DictSample
DictSample(_data=None, **kwargs)Dynamic sample type providing dict-like access to raw msgpack data.
This class is the default sample type for datasets when no explicit type is specified. It stores the raw unpacked msgpack data and provides both attribute-style (sample.field) and dict-style (sample["field"]) access to fields.
DictSample is useful for: - Exploring datasets without defining a schema first - Working with datasets that have variable schemas - Prototyping before committing to a typed schema
To convert to a typed schema, use Dataset.as_type() with a @packable-decorated class. Every @packable class automatically registers a lens from DictSample, making this conversion seamless.
Examples
>>> ds = load_dataset("path/to/data.tar") # Returns Dataset[DictSample]

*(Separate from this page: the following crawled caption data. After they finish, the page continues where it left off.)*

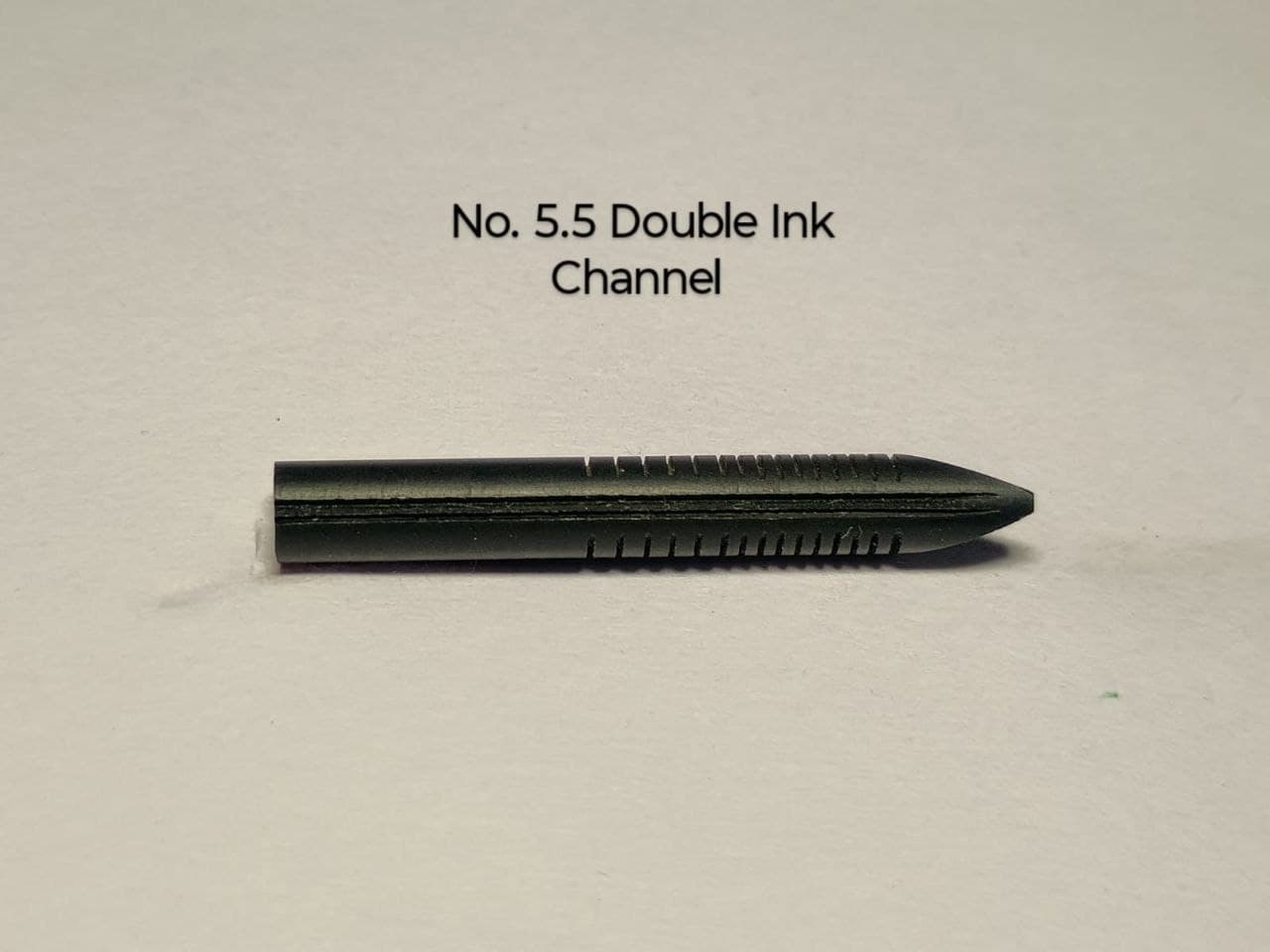 Ebonite Feed #5.5 - Double Channel hand-cut ebonite fountain pen feed by RS Writing Instruments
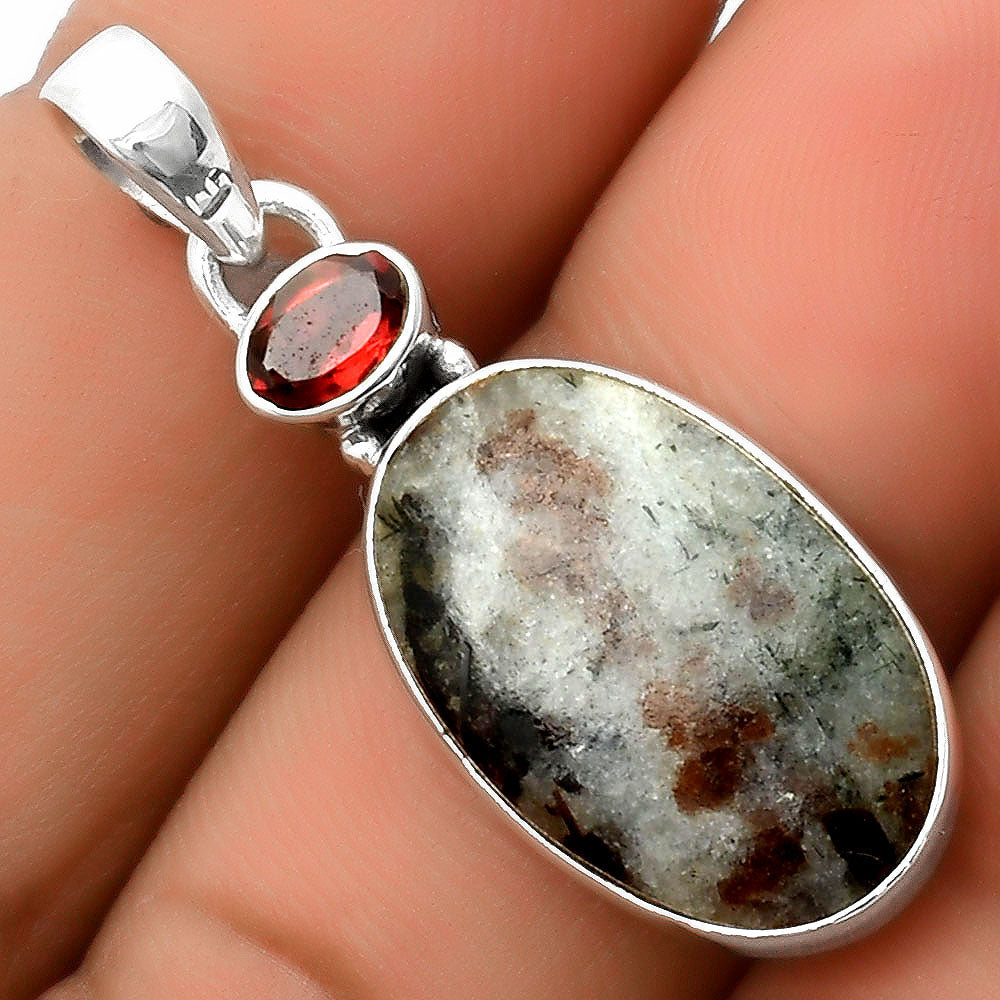 Natural Astrophyllite Russia & Garnet Pendant P-1077 SDP112803-1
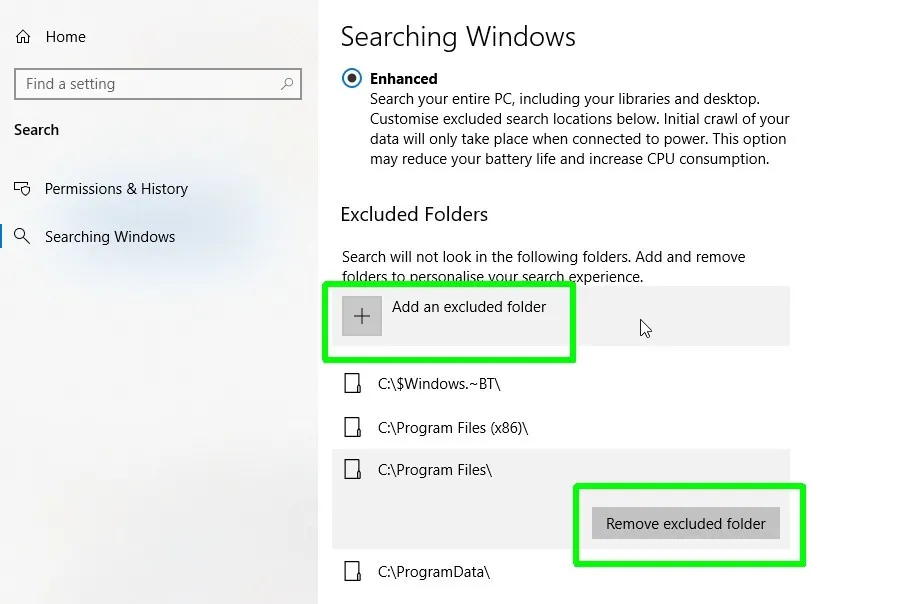 Tìm bất cứ thứ gì bằng Enhanced Search trên Windows 10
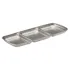 Utopia Artemis Triple Dip Trays Rumbled Steel 225x90mm (12 Pack)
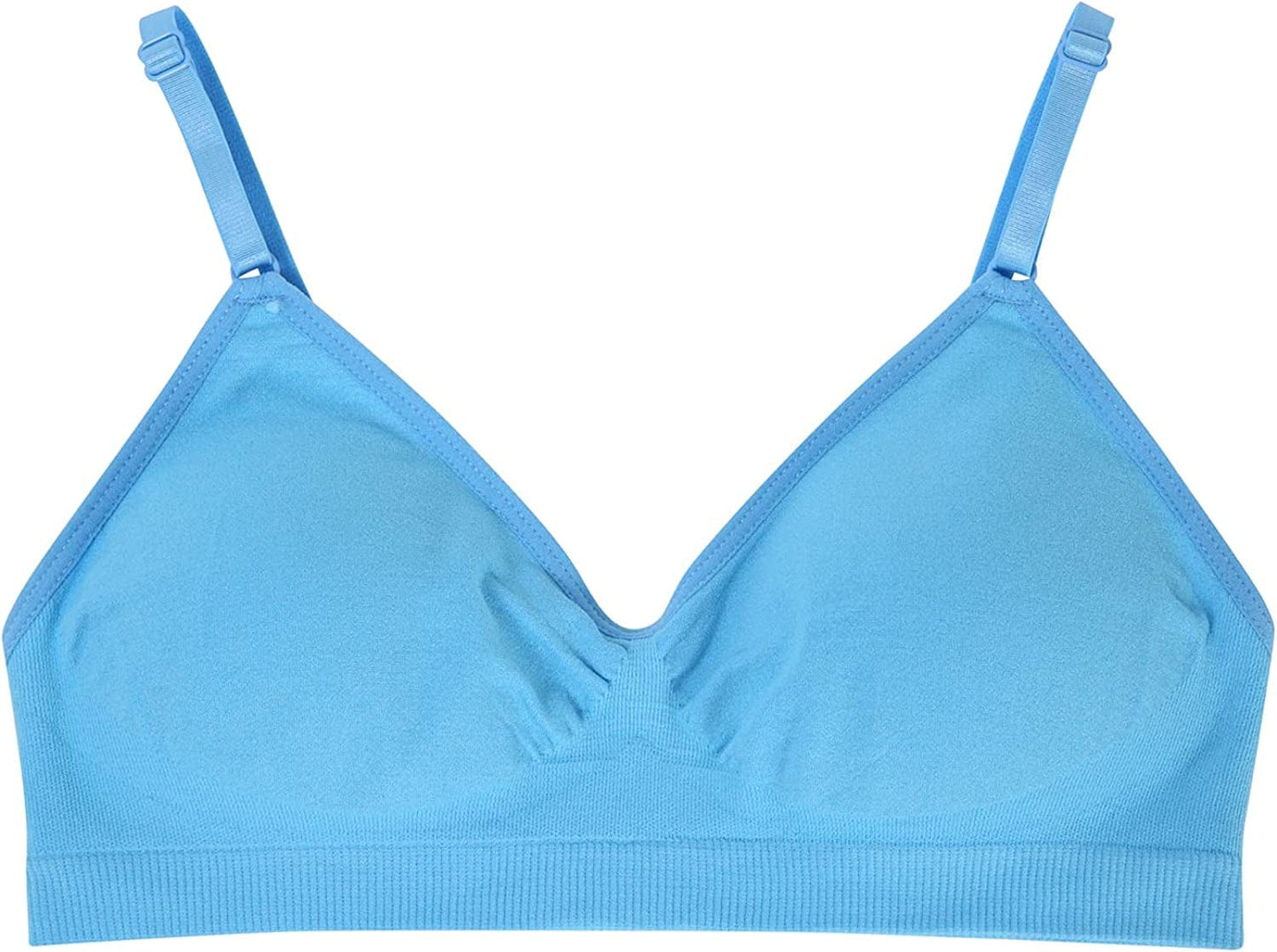 HIVOF Girls Comfortable Camisole Bra with Adjustable Thin Straps - 5 Packs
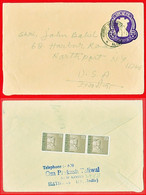 India 1977 Cover To USA (AZ) - Covers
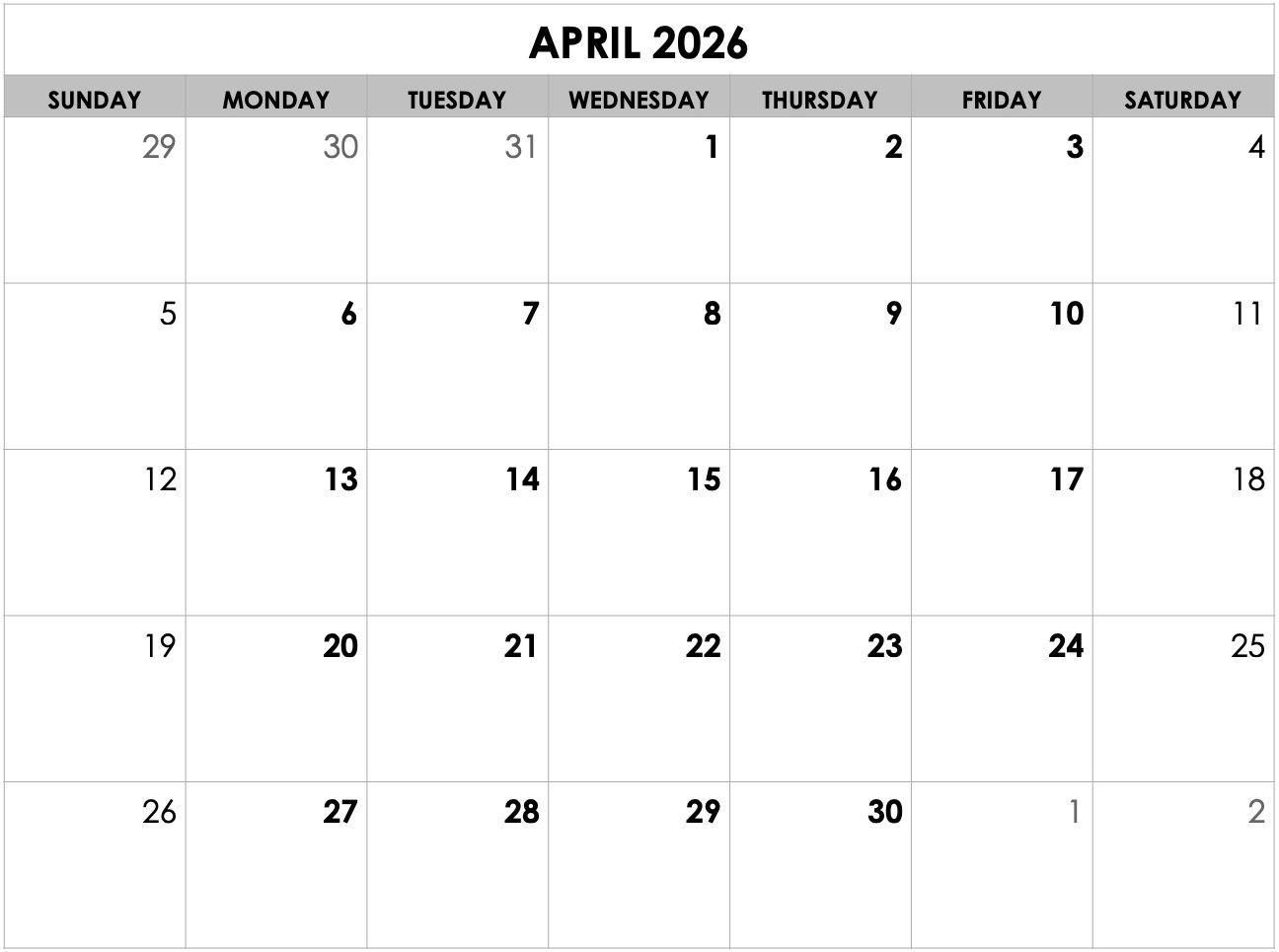 A black and white calendar for july 2025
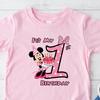 Minnie Mouse 1st Birthday Shirt: Disneyland Trip Tee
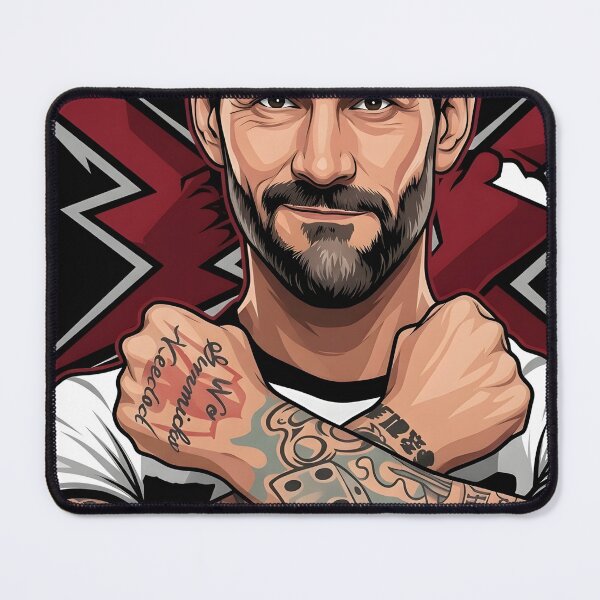 Item preview, Cm punk vector art designed and sold by Rusdiii.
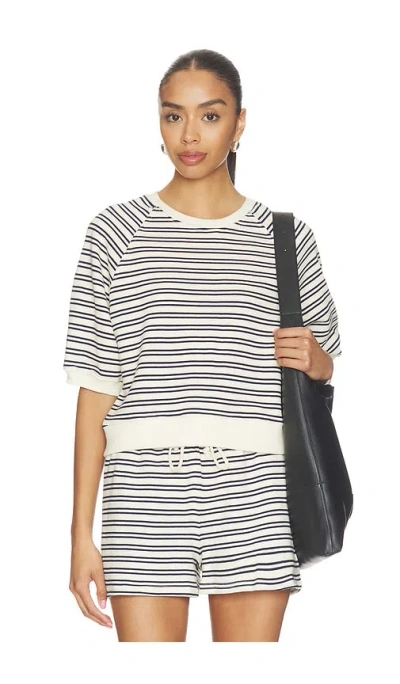 Perfectwhitetee French Terry Bubble Sleeve Sweatshirt In Blue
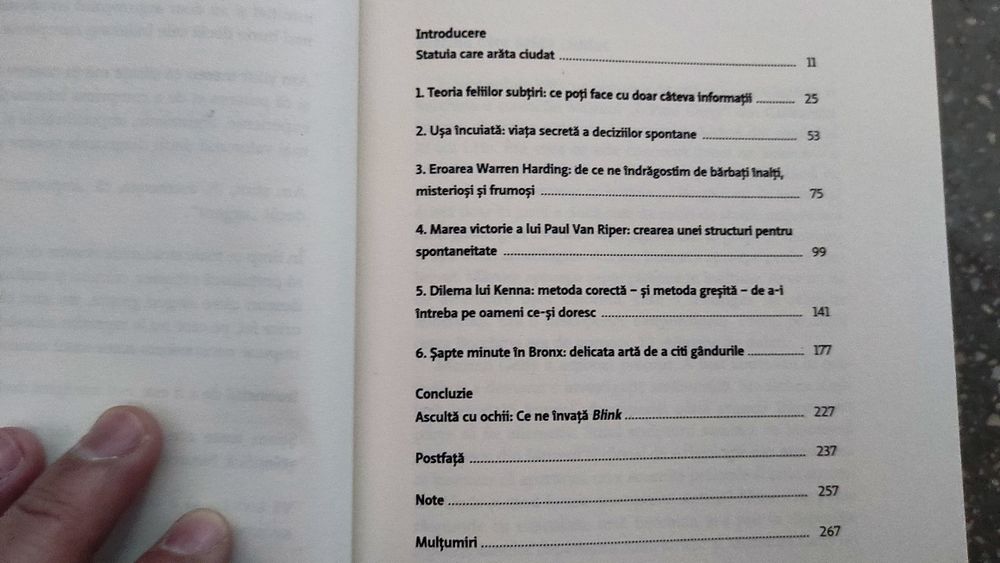 Malcom Gladwell - Blink (decizii in 2 sec)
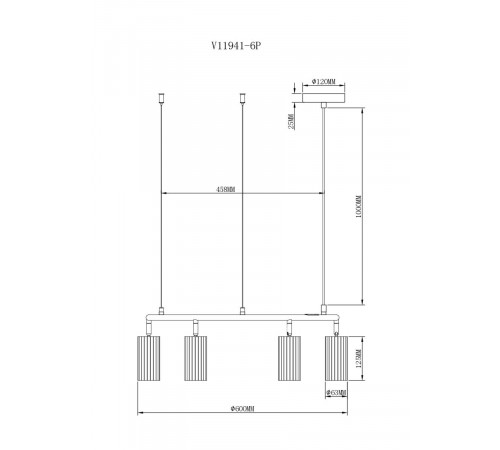 Подвесная люстра Moderli Cora V11941-6P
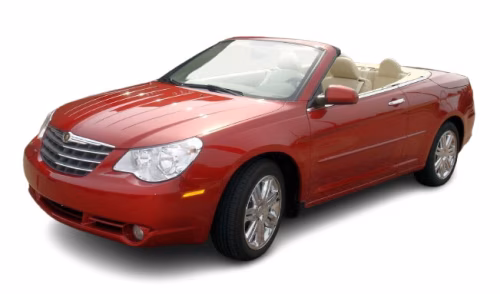 Interior mats for the Chrysler Sebring (JS) 2007-2010 III generation EU Cabriolet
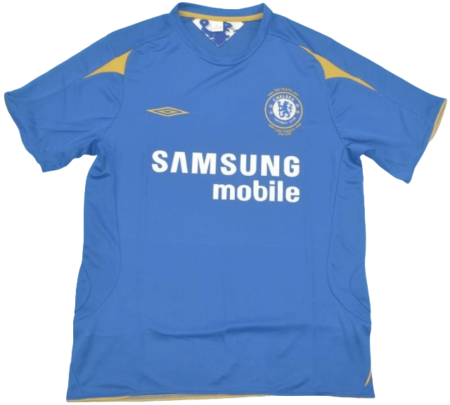 Camisa Chelsea Home I Azul 100 Anos 2005/06 Masculina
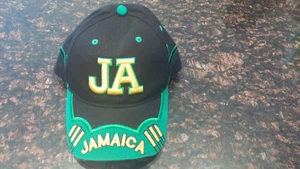 Jamaica Green Black Yellow Adjustable Strapback Embroidered Cap Hat OSFA EUC! - Bild 1 von 4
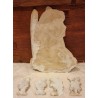 Antique scrap, angel, h: 15,5 cm.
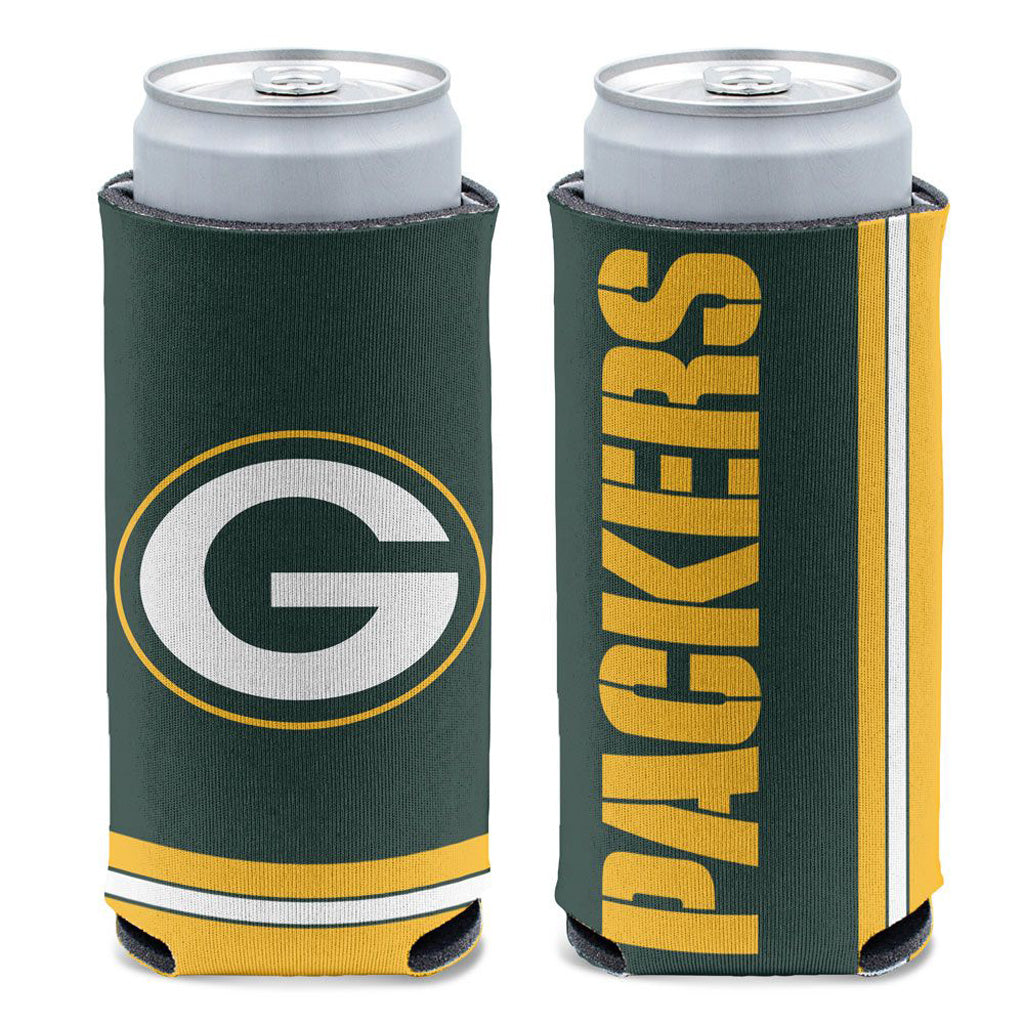 NFL Green Bay Packers WinCraft 12oz Slim Logo Can Cooler - Green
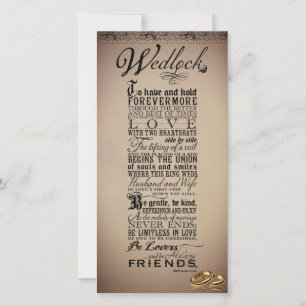 Carte Mariage mariage Mariage Poème original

>>> for sample in ds.ordered():
... print(sample.some_field) # Attribute access
... print(sample["other_field"]) # Dict access
... print(sample.keys()) # Inspect available fields
...
>>> # Convert to typed schema
>>> typed_ds = ds.as_type(MyTypedSample)Note
NDArray fields are stored as raw bytes in DictSample. They are only converted to numpy arrays when accessed through a typed sample class.
Attributes
| Name | Description |
|---|---|
| as_wds | Pack this sample’s data for writing to WebDataset. |
| packed | Pack this sample’s data into msgpack bytes. |
Methods
| Name | Description |
|---|---|
| from_bytes | Create a DictSample from raw msgpack bytes. |
| from_data | Create a DictSample from unpacked msgpack data. |
| get | Get a field value with optional default. |
| items | Return list of (field_name, value) tuples. |
| keys | Return list of field names. |
| to_dict | Return a copy of the underlying data dictionary. |
| values | Return list of field values. |
from_bytes
DictSample.from_bytes(bs)Create a DictSample from raw msgpack bytes.
Parameters
| Name | Type | Description | Default |
|---|---|---|---|
| bs | bytes | Raw bytes from a msgpack-serialized sample. | required |
Returns
| Name | Type | Description |
|---|---|---|
| DictSample | New DictSample instance with the unpacked data. |
from_data
DictSample.from_data(data)Create a DictSample from unpacked msgpack data.
Parameters
| Name | Type | Description | Default |
|---|---|---|---|
| data | dict[str, Any] | Dictionary with field names as keys. | required |
Returns
| Name | Type | Description |
|---|---|---|
| DictSample | New DictSample instance wrapping the data. |
get
DictSample.get(key, default=None)Get a field value with optional default.
Parameters
| Name | Type | Description | Default |
|---|---|---|---|
| key | str | Field name to access. | required |
| default | Any | Value to return if field doesn’t exist. | None |
Returns
| Name | Type | Description |
|---|---|---|
| Any | The field value or default. |
items
DictSample.items()Return list of (field_name, value) tuples.
keys
DictSample.keys()Return list of field names.
to_dict
DictSample.to_dict()Return a copy of the underlying data dictionary.
values
DictSample.values()Return list of field values.